Segundo os responsáveis pelo estudo, para cada grupo de oito pacientes submetidos à ventilação artificial, uma morte foi evitada, graças ao uso do corticoide dexametasona. Ao tomar conhecimento dos resultados, a Organização Mundial de Saúde (OMS) celebrou o avanço científico. “É uma boa notícia e felicito o governo britânico, a Universidade de Oxford e os numerosos hospitais e pacientes no Reino Unido que contribuíram com esse avanço que salva vidas”, afirmou o diretor-geral da OMS, Tedros Adhanom Ghebreyesus, em comunicado.

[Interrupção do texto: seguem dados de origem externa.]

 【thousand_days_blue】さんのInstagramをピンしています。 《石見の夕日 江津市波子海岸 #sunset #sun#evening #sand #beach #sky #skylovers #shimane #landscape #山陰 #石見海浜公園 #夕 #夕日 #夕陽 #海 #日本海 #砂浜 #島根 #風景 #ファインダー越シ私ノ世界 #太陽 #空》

Participaram do estudo 11.500 pacientes de 175 hospitais do Serviço Nacional de Saúde do Reino Unido. Entre eles, 2.104 que tinham covid-19 receberam dexametasona por dez dias, e 4.321 que não receberam esse corticoide. Os demais pacientes utilizaram outras medicações, cujo resultados ainda serão divulgados.
É importante frisar que o Recovery não traz um anúncio de cura, pois traz resultados sobre um medicamento que, aliado a demais cuidados hospitalares, ajuda a tratar o doente. “Não se trata de uma medicação nova que surgiu para tratar covid-19. A dexametasona não vai ter um efeito direto no vírus; ela vai ter um efeito na reação inflamatória que o vírus causa, levando ao comprometimento maior de falta de ar e à necessidade de oxigênio”, explica Demetrius. O médico acrescenta que as pessoas que desenvolvem forma leve de covid-19 teoricamente não precisam de corticoide. "Não se deve usar a medicação muito precocemente para evitar a fase mais grave. Utilizada em quadros muito iniciais, ela pode aumentar a replicação viral. Então, a dexametasona tem o momento exato de começar a ser usada."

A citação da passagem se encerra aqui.